Work required | Each line of the data below that includes the string "google" must be copied.

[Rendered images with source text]
[Start of section]

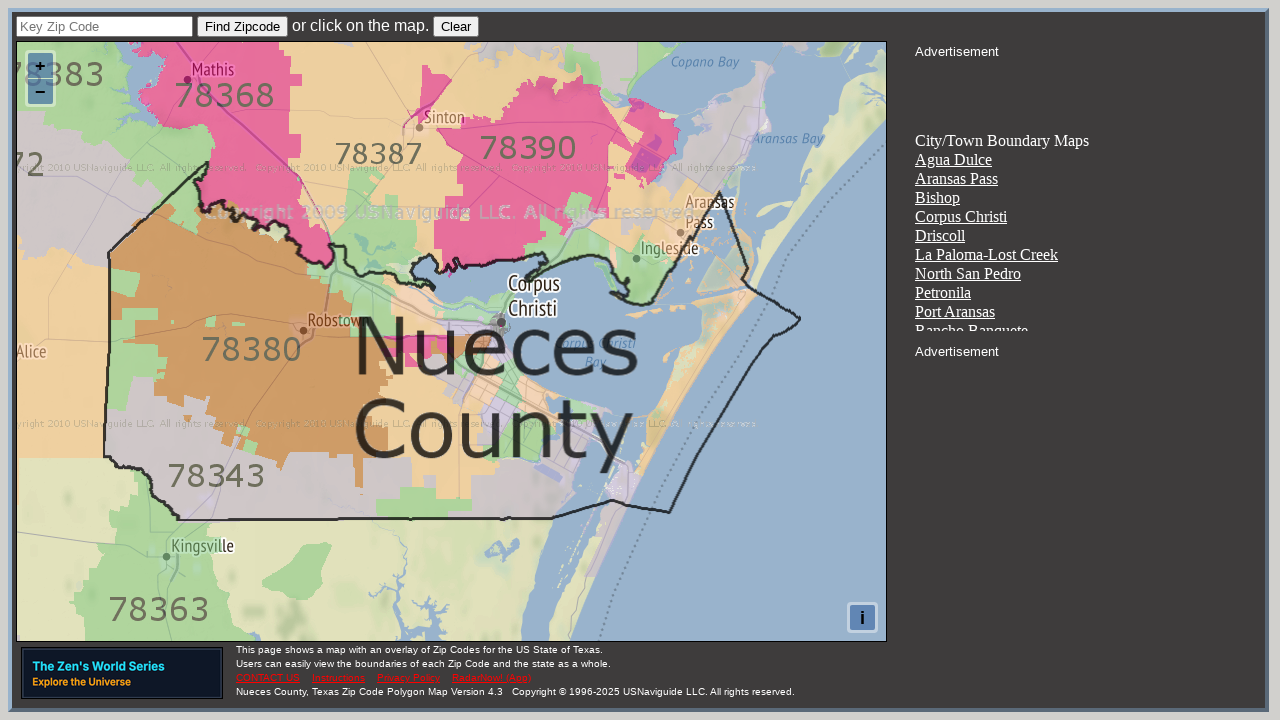

--- FILE ---
content_type: text/html; charset=utf-8
request_url: https://www.google.com/recaptcha/api2/aframe
body_size: 266
content:
<!DOCTYPE HTML><html><head><meta http-equiv="content-type" content="text/html; charset=UTF-8"></head><body><script nonce="b7g7os4jmk2gXhUKeJ8VDg">/** Anti-fraud and anti-abuse applications only. See google.com/recaptcha */ try{var clients={'sodar':'https://pagead2.googlesyndication.com/pagead/sodar?'};window.addEventListener("message",function(a){try{if(a.source===window.parent){var b=JSON.parse(a.data);var c=clients[b['id']];if(c){var d=document.createElement('img');d.src=c+b['params']+'&rc='+(localStorage.getItem("rc::a")?sessionStorage.getItem("rc::b"):"");window.document.body.appendChild(d);sessionStorage.setItem("rc::e",parseInt(sessionStorage.getItem("rc::e")||0)+1);localStorage.setItem("rc::h",'1768423696572');}}}catch(b){}});window.parent.postMessage("_grecaptcha_ready", "*");}catch(b){}</script></body></html>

[End of section]

Response to this task |
request_url: https://www.google.com/recaptcha/api2/aframe
<!DOCTYPE HTML><html><head><meta http-equiv="content-type" content="text/html; charset=UTF-8"></head><body><script nonce="b7g7os4jmk2gXhUKeJ8VDg">/** Anti-fraud and anti-abuse applications only. See google.com/recaptcha */ try{var clients={'sodar':'https://pagead2.googlesyndication.com/pagead/sodar?'};window.addEventListener("message",function(a){try{if(a.source===window.parent){var b=JSON.parse(a.data);var c=clients[b['id']];if(c){var d=document.createElement('img');d.src=c+b['params']+'&rc='+(localStorage.getItem("rc::a")?sessionStorage.getItem("rc::b"):"");window.document.body.appendChild(d);sessionStorage.setItem("rc::e",parseInt(sessionStorage.getItem("rc::e")||0)+1);localStorage.setItem("rc::h",'1768423696572');}}}catch(b){}});window.parent.postMessage("_grecaptcha_ready", "*");}catch(b){}</script></body></html>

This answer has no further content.